DIRECTIONS FOR THIS TASK: Return each line below holding the string "site".

TASK DATA:

* * * * * * * * *

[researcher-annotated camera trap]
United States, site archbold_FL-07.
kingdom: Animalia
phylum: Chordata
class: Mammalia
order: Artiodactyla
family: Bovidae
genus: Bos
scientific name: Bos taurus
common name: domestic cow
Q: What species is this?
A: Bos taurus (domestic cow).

* * * * * * * * *

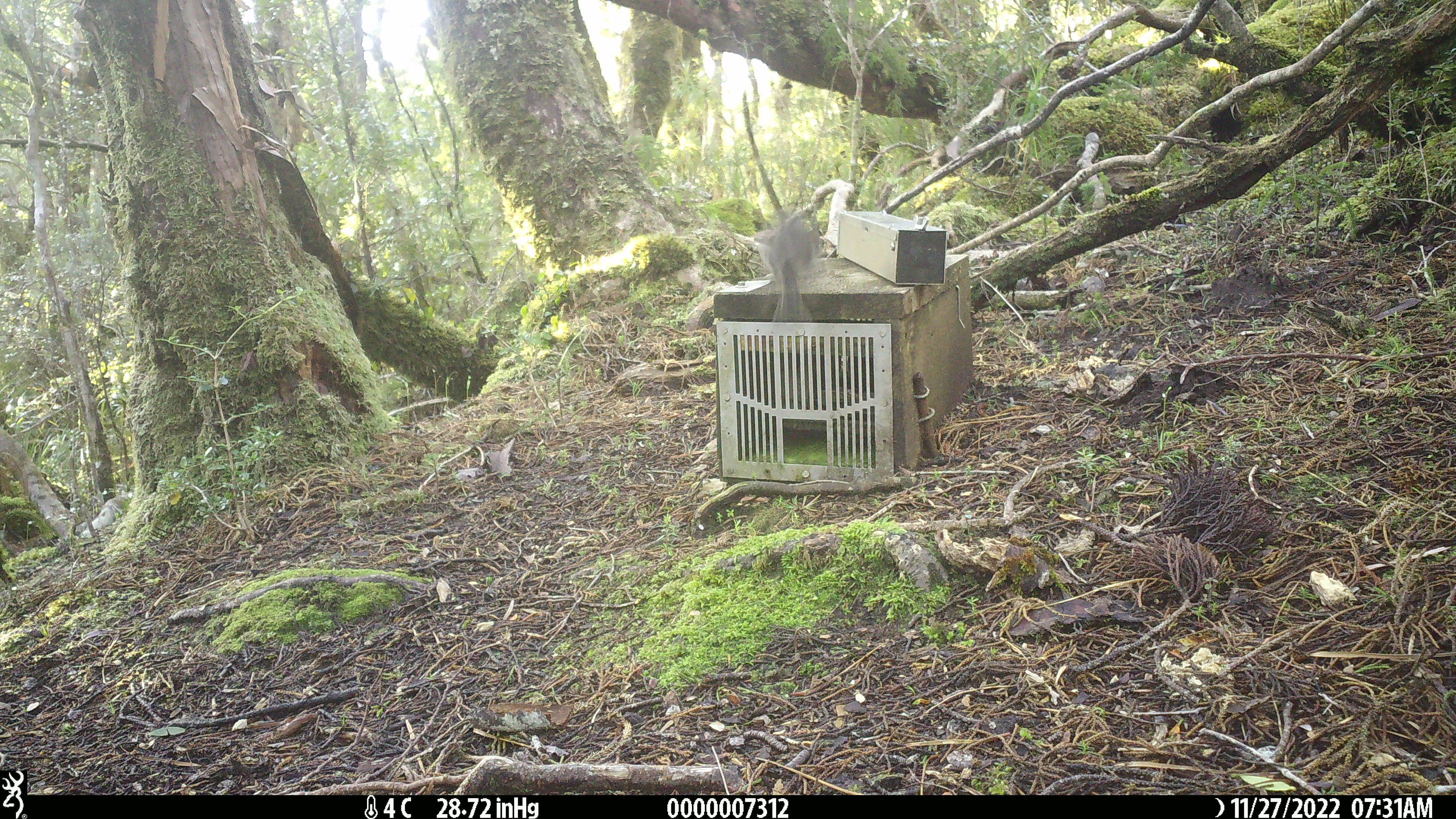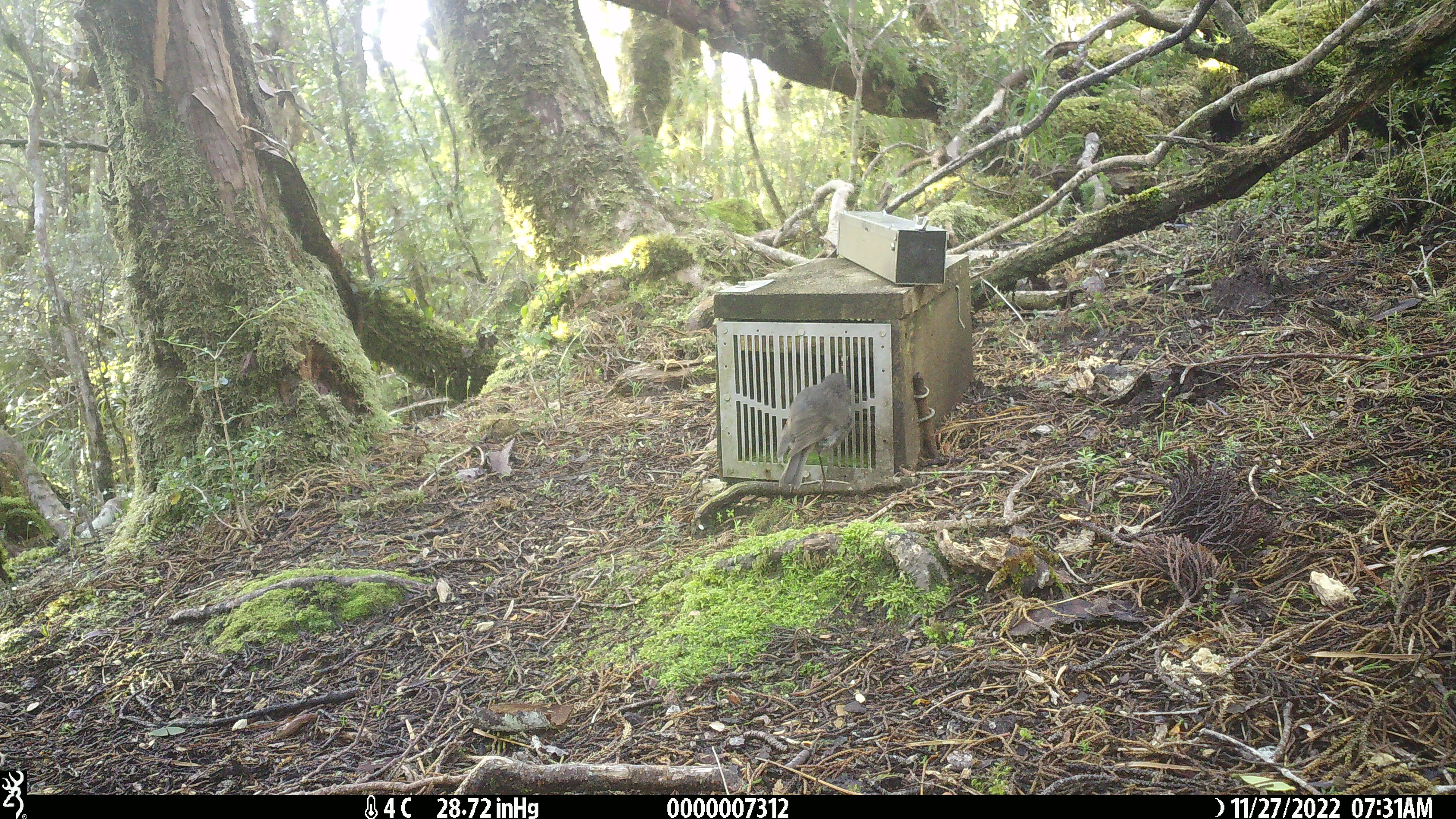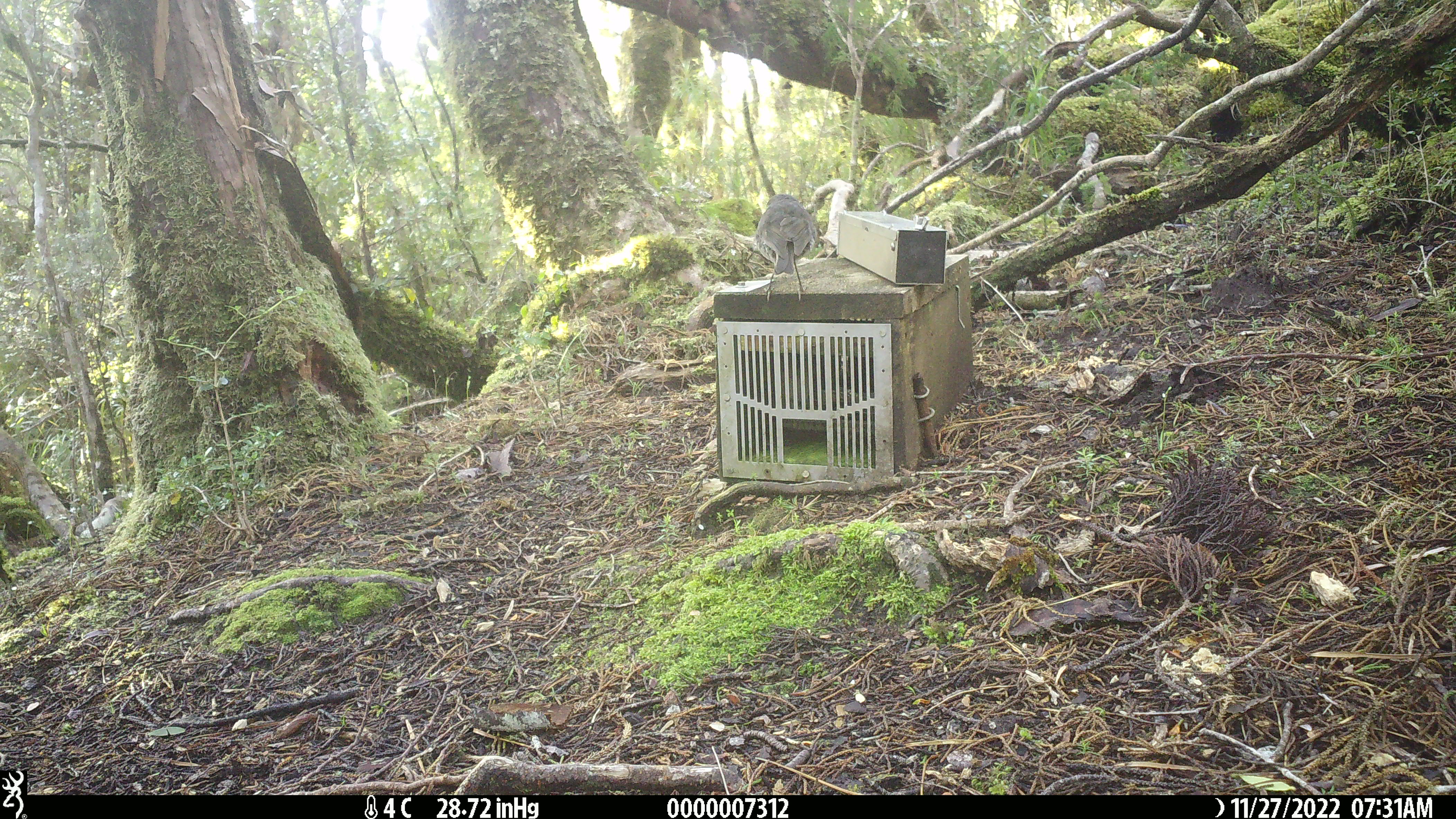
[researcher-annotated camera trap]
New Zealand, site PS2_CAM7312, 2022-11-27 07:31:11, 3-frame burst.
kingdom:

* * * * * * * * *

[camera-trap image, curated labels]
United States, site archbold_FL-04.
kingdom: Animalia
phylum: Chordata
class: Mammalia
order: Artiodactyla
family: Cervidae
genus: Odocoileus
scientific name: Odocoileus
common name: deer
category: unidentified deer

* * * * * * * * *

SOLUTION FOR THIS EXERCISE:
United States, site archbold_FL-07.
New Zealand, site PS2_CAM7312, 2022-11-27 07:31:11, 3-frame burst.
United States, site archbold_FL-04.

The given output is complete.